The fund represented less than 1% of Cambria's total assets under management when the board decided to wind it down. That fraction is, in its way, the complete story. The ticker was perfect. The launch timing felt inspired. The ending was a rounding error.
It closed on 4/20. I cannot improve on that.
First Trust WCM Global Equity ETF: The Culture Audit Goes Global
WCM Investment Management manages approximately $115 billion on a thesis that might sound like HR consultancy: corporate culture, they argue, is the most reliable predictor of whether a competitive advantage is widening or narrowing. Not the size of the moat, but the direction. A shrinking wide moat, in their framework, is more dangerous than a growing narrow one.
This is not a marketing overlay. WCM has built their entire research process around this belief, and the performance track record of their strategies over time suggests the methodology is at least not obviously wrong.
WCMG, the First Trust WCM Global Equity ETF, is the latest product in a now-complete family: they already offer WCMI for international equities and WCME for developing world equities. The global version holds 20 to 40 stocks. Every company in that portfolio has passed an assessment that includes a judgment on whether the culture actively supports the expansion of its competitive advantage. The bar, if you accept the framework, is genuinely high. You are essentially buying the fund manager's proprietary cultural due diligence alongside the underlying holdings.
There is an obvious joke here about whether one can quantify culture. WCM's AUM suggests enough people have decided not to make that joke.
BetaShares 2031 Fixed Term Active ETF: One More Rung on the Ladder
BetaShares has been methodically building a ladder of fixed-term active corporate bond ETFs across Australian maturities. 30BB holds corporate bonds maturing in 2030. 31BB now holds bonds maturing in 2031. Each fund distributes regular income and liquidates when the target year arrives, combining the predictability of holding bonds to maturity with the diversification of a fund structure.

**Requirement 1**
In the ETF roundup, how many stocks does the global WCM fund hold?
**Requirement 2**
Extend the ETF roundup past its final sentence, keeping its tone.
The lines that follow have nothing to do with the ETF roundup.

**Recorded information**

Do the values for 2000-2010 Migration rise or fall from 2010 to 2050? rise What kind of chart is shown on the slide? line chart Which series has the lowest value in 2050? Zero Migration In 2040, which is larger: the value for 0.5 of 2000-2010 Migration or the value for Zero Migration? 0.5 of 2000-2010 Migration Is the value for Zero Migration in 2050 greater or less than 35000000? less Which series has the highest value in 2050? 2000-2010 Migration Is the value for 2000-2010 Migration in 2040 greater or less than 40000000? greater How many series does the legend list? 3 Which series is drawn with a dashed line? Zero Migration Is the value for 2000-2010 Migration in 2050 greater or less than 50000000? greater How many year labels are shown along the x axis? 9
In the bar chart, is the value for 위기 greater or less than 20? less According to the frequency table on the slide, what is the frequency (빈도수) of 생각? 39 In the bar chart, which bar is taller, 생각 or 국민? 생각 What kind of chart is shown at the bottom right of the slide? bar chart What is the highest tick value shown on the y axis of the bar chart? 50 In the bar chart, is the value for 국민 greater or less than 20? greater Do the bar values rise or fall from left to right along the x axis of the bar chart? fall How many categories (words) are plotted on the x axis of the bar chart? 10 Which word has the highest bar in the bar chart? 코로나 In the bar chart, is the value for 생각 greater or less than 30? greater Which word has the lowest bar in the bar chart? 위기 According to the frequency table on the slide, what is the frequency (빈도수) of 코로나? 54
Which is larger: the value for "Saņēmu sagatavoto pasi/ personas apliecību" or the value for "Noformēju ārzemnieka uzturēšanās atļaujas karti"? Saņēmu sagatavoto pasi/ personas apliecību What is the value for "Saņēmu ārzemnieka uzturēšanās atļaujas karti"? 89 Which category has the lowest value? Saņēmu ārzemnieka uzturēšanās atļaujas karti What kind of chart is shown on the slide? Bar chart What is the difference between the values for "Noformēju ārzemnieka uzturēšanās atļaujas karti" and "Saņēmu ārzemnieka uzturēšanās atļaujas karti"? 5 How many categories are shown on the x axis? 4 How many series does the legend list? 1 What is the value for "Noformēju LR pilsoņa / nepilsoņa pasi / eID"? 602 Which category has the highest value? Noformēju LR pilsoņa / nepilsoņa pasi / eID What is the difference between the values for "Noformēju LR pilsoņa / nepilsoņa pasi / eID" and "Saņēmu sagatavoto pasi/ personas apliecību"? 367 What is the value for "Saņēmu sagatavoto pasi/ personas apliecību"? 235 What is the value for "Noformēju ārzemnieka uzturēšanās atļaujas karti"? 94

**Answer section 1**
20 to 40 stocks.

**Answer section 2**
The “active” component is worth noting: a manager selects which corporate bonds to hold rather than mechanically tracking an index. This matters in credit markets, where index replication can mean owning the most indebted issuers in proportion to the size of their debt, which is not necessarily a characteristic you want in a vehicle meant to return your capital on schedule.
One rung at a time. 31BB is not exciting. That is, entirely, the point.
The BNP Paribas Trio: Three Ways to Say “No, Thank You”
Three BNP Paribas products arrived across European exchanges. A minimum volatility emerging market ETF on the London Stock Exchange (EEMK). A minimum volatility US equity ETF also on the LSE (ENAM). And a plain MSCI USA ETF on the Swiss exchange (BGUS).
No leverage. No equity linkage. No cultural assessments. No fixed maturity dates. MSCI indices, broadly diversified, at a price.
BGUS is the one I keep returning to. An American equity index, listed in Switzerland, in what is presumably a Swiss franc-friendly wrapper, for European investors who wanted exactly this. It does not attempt to enhance anything. It tracks an index. It charges a fee. It exists.
In a batch that includes equity-linked note ETFs and culture-as-a-factor strategies and Australian bond ladders, the plain index fund listed on a Swiss exchange is quietly making the strongest argument of all. Not for excitement. For just being there, doing the thing, without asking you to check whether you understand the structured product mechanics first.
Somewhere, a Swiss pension manager is having a perfectly adequate morning.